_WORK ORDER_: Could you restate, word for word, the line that has "order: Galliformes" and all lines following it through the end of the entries below?

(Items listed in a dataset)
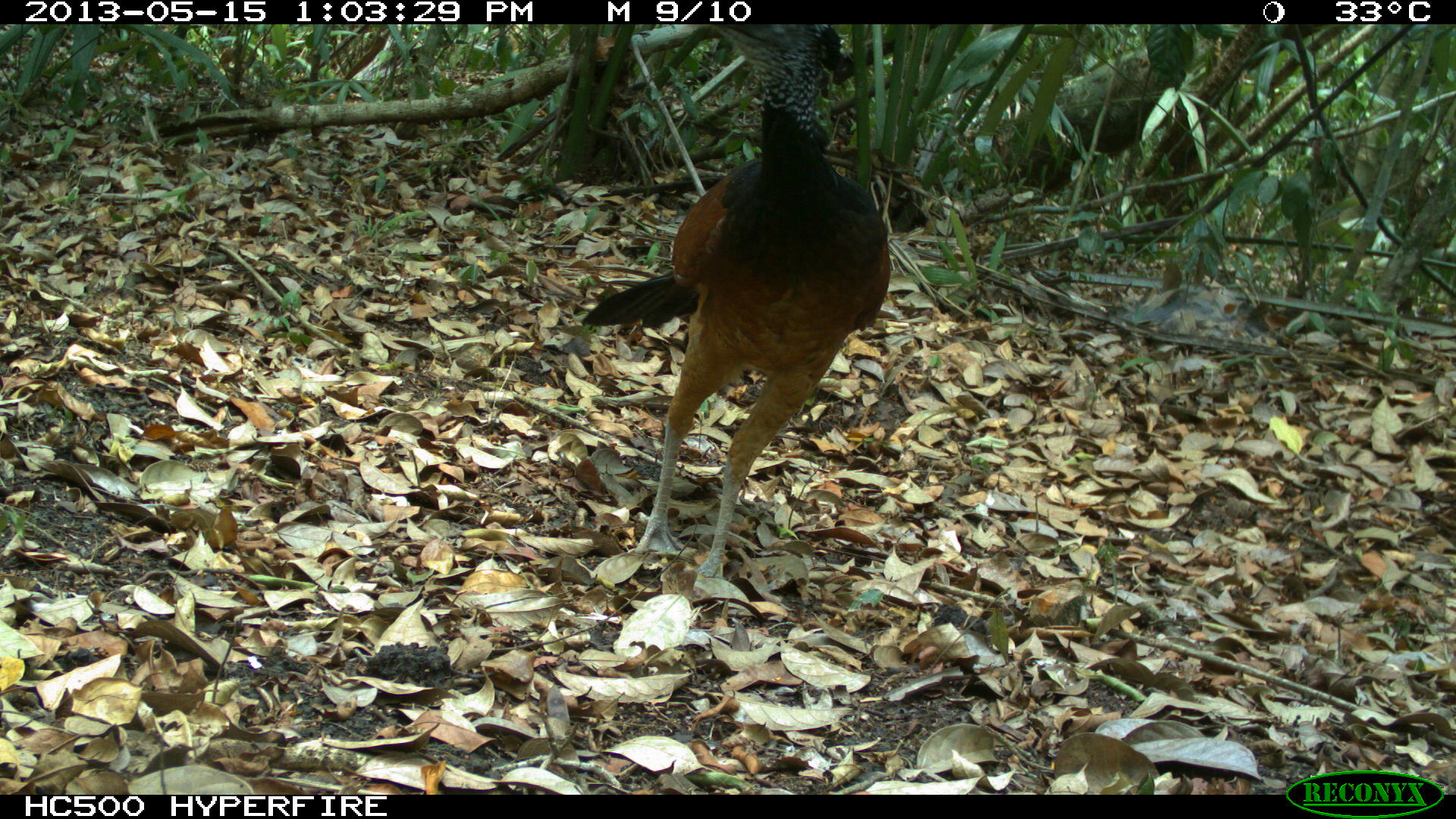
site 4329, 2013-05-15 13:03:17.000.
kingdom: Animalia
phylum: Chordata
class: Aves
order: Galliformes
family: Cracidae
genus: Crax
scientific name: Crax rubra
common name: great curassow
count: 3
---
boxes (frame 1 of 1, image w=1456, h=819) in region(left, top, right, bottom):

_YOUR RESPONSE_:
order: Galliformes
family: Cracidae
genus: Crax
scientific name: Crax rubra
common name: great curassow
count: 3
---
boxes (frame 1 of 1, image w=1456, h=819) in region(left, top, right, bottom):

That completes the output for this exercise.